Provided entries:
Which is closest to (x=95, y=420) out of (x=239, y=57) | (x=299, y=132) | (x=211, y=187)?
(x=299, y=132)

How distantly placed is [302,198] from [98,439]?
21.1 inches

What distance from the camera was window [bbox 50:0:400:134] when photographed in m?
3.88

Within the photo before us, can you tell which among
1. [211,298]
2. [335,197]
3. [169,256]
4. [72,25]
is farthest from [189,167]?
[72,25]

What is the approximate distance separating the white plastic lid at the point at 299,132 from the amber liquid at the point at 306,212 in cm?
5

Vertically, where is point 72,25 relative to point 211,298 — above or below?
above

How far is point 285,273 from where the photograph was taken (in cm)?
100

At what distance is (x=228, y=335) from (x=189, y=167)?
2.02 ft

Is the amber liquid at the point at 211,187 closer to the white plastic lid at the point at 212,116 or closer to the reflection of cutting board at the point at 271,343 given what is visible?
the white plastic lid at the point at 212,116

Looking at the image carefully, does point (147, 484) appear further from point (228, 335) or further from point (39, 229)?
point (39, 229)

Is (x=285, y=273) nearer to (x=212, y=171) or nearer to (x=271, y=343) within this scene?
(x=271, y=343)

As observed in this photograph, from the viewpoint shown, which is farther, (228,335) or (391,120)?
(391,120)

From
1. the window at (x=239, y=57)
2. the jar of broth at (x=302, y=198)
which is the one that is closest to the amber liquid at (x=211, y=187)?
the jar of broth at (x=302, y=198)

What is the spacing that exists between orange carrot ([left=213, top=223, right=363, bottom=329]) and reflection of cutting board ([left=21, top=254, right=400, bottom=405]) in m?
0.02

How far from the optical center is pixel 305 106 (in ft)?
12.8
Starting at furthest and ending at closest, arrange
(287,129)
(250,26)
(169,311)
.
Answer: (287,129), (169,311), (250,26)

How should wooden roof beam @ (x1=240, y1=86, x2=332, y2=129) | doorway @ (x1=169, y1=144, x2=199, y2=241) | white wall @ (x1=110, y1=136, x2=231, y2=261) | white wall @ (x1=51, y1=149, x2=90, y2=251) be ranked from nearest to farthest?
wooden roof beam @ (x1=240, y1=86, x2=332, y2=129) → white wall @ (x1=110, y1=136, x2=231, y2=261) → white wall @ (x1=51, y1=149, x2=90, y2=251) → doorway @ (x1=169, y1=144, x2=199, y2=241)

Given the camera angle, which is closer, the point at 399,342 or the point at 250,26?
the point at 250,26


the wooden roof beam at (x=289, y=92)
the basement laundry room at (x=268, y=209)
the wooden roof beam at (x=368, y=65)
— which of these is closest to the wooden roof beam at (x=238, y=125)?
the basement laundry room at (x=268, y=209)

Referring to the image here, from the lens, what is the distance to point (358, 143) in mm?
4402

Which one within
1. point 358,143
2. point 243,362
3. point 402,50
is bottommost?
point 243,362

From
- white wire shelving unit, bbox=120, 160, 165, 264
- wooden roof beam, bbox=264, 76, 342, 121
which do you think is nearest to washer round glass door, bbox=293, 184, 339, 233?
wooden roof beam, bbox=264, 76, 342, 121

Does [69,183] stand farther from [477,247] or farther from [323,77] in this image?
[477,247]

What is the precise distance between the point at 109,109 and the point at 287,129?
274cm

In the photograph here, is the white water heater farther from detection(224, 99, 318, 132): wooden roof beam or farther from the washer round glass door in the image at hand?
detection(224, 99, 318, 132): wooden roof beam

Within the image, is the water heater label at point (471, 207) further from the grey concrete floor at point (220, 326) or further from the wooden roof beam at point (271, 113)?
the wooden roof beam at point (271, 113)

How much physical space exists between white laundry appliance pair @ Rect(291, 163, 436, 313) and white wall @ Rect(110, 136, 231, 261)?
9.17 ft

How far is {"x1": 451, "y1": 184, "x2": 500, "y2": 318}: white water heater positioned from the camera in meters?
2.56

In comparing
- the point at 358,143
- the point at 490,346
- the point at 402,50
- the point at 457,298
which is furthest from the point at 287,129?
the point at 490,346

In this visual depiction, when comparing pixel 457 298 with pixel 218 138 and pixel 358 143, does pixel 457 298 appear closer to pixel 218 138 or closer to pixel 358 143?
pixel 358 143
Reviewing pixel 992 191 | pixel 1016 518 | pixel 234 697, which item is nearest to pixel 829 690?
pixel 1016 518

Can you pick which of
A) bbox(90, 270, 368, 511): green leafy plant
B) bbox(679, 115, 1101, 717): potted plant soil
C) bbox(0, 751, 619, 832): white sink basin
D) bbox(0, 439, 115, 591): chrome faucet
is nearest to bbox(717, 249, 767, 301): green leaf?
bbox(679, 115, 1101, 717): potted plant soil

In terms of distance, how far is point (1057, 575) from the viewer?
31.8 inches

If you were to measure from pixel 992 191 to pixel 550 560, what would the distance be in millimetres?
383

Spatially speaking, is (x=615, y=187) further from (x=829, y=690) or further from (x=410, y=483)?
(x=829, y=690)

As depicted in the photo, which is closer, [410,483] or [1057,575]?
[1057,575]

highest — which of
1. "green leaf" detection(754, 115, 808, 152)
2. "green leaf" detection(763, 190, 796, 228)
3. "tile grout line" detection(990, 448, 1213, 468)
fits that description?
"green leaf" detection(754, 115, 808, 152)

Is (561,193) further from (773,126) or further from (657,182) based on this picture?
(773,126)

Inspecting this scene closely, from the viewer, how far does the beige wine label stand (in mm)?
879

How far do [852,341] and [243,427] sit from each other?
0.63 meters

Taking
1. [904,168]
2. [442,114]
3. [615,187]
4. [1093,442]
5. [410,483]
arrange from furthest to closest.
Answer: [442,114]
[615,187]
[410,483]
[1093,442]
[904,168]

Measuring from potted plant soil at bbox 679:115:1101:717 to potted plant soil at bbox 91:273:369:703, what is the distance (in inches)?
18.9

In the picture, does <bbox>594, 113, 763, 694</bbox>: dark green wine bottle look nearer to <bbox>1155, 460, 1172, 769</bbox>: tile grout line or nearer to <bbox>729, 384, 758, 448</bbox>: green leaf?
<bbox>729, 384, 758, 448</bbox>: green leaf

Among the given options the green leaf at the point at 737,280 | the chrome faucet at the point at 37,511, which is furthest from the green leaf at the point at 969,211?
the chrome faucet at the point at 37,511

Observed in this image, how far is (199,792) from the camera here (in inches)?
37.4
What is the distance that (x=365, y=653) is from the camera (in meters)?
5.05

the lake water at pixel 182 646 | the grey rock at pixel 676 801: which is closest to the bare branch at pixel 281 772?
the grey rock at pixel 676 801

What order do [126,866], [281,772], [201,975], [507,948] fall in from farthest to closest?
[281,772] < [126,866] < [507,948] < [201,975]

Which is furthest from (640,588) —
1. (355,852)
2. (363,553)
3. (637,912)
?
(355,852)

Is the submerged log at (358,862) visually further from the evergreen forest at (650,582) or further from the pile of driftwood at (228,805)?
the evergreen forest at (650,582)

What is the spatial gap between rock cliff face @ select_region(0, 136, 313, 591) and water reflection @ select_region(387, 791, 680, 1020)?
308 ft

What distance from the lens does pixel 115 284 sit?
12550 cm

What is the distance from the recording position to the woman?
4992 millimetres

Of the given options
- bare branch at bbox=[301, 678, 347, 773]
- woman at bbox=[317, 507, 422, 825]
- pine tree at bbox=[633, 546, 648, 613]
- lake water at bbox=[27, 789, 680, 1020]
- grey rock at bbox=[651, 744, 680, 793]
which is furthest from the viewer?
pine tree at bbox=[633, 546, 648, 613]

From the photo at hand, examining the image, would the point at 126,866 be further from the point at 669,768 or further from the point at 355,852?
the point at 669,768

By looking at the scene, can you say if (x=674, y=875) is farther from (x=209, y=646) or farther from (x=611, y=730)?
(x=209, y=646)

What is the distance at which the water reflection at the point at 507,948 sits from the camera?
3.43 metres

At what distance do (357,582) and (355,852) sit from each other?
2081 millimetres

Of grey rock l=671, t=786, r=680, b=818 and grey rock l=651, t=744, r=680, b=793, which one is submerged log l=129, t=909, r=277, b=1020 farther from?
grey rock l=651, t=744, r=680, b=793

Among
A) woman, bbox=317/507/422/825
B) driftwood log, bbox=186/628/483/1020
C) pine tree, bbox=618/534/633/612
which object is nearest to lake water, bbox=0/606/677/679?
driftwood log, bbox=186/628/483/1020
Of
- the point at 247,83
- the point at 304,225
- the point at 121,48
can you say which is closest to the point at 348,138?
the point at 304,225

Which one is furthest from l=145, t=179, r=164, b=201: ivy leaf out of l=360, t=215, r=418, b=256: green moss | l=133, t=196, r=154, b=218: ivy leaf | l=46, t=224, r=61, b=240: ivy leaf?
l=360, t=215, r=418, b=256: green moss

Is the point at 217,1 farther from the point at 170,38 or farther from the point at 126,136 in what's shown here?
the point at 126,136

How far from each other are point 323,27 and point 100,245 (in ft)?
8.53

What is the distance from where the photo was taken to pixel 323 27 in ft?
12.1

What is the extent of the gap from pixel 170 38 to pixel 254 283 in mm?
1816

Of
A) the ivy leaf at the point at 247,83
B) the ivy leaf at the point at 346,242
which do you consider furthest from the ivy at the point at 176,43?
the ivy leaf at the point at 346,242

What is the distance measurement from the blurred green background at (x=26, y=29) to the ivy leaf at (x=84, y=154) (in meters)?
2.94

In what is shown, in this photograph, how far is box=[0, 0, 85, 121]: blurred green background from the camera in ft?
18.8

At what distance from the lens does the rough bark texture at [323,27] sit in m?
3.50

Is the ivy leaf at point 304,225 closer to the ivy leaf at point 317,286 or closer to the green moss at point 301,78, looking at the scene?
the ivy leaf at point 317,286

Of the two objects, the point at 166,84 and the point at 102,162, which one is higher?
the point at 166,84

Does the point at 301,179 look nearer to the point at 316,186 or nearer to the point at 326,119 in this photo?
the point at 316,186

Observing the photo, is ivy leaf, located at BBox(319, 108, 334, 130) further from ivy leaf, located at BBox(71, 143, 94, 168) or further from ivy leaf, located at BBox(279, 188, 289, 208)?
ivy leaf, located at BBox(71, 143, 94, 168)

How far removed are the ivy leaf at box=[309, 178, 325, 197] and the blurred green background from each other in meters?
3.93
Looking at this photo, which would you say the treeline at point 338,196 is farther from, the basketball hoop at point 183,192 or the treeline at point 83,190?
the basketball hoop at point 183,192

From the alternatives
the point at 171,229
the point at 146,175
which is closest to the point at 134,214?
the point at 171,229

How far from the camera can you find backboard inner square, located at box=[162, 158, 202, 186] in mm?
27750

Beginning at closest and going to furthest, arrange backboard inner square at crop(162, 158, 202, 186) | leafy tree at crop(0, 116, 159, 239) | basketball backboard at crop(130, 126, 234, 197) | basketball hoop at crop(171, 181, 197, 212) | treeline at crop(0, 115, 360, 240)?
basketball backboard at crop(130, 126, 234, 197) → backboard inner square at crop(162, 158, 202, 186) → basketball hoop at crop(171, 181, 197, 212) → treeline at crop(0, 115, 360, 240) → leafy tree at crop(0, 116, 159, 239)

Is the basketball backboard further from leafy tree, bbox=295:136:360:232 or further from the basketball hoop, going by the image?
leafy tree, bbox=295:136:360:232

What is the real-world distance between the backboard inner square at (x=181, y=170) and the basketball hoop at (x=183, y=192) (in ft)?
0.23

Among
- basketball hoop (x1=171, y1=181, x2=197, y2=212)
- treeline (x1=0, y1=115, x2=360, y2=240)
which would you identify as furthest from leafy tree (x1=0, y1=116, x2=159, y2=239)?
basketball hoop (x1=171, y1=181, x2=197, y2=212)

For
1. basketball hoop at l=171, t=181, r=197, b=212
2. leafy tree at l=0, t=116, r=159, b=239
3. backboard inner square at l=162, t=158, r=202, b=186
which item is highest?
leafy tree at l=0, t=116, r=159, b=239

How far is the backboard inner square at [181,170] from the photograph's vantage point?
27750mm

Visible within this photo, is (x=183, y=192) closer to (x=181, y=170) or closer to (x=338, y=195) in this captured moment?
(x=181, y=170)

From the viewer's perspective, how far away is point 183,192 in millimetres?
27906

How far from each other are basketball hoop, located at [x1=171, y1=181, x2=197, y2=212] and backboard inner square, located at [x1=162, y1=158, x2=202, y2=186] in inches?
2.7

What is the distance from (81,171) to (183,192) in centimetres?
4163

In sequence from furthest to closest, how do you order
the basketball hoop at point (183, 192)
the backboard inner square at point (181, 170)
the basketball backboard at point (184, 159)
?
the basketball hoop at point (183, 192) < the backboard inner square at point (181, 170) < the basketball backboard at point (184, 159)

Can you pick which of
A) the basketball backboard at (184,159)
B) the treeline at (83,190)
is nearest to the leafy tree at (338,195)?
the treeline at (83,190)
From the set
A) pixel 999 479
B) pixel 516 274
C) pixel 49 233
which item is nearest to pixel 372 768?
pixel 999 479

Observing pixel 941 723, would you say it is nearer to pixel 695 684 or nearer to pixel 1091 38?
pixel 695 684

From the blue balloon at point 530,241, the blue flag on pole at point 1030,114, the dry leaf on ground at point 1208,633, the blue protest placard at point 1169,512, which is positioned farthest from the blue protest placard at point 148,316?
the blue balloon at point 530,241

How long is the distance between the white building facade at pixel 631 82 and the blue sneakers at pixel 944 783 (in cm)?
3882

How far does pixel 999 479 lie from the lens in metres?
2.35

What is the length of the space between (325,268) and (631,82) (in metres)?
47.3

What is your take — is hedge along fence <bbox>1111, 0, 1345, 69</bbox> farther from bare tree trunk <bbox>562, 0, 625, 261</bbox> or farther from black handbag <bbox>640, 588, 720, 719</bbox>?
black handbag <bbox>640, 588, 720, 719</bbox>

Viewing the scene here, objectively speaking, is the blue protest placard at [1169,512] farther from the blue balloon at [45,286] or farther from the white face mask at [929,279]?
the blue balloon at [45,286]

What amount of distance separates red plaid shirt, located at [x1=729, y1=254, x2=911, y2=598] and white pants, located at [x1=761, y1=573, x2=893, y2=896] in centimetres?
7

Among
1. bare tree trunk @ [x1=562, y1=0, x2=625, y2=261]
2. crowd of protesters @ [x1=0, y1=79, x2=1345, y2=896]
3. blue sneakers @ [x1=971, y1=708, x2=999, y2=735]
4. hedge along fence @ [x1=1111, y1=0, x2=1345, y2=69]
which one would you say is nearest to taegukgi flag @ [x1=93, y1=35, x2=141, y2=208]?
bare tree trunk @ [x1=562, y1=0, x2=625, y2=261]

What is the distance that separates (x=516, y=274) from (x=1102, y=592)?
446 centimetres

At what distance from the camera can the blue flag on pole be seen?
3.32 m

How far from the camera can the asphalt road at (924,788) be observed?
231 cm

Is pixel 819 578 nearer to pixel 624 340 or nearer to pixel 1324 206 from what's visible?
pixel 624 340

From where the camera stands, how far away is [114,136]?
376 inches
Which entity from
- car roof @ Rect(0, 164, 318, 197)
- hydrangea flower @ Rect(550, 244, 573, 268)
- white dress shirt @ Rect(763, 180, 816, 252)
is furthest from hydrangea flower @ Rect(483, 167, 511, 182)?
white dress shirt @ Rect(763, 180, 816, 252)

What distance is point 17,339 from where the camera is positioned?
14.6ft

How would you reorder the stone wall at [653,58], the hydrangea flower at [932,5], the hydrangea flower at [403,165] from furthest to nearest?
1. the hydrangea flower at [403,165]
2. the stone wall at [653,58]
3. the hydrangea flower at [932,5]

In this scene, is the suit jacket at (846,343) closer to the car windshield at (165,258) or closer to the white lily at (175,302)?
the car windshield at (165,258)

What needs to be done: Take the part of the data that begins with the line containing "In the picture, does" and ends with the line containing "4992 millimetres", switch "camera" to "viewer" throughout it, and return only that part with nothing else changed.

Solution for this task:
In the picture, does <bbox>594, 113, 763, 694</bbox>: dark green wine bottle look nearer to <bbox>1155, 460, 1172, 769</bbox>: tile grout line or nearer to <bbox>729, 384, 758, 448</bbox>: green leaf?
<bbox>729, 384, 758, 448</bbox>: green leaf

Among the given options the green leaf at the point at 737,280 | the chrome faucet at the point at 37,511, which is furthest from the green leaf at the point at 969,211?
the chrome faucet at the point at 37,511

Observed in this image, how far is (199,792) from the viewer here (in inches)?
37.4
What is the distance that (x=365, y=653) is from the viewer (in meters)?
5.05

the lake water at pixel 182 646 | the grey rock at pixel 676 801: which is closest to the bare branch at pixel 281 772?
the grey rock at pixel 676 801

What order do [126,866], [281,772], [201,975], [507,948] fall in from farthest to closest?
[281,772] < [126,866] < [507,948] < [201,975]

Which is furthest from (640,588) —
1. (355,852)
2. (363,553)
3. (637,912)
?
(355,852)

Is the submerged log at (358,862) visually further from the evergreen forest at (650,582) or further from the pile of driftwood at (228,805)?
the evergreen forest at (650,582)

What is the spatial gap between rock cliff face @ select_region(0, 136, 313, 591) and water reflection @ select_region(387, 791, 680, 1020)?
308 ft

What distance from the lens does pixel 115 284 sit?
12550 cm

What is the distance from the recording position to the woman?
4992 millimetres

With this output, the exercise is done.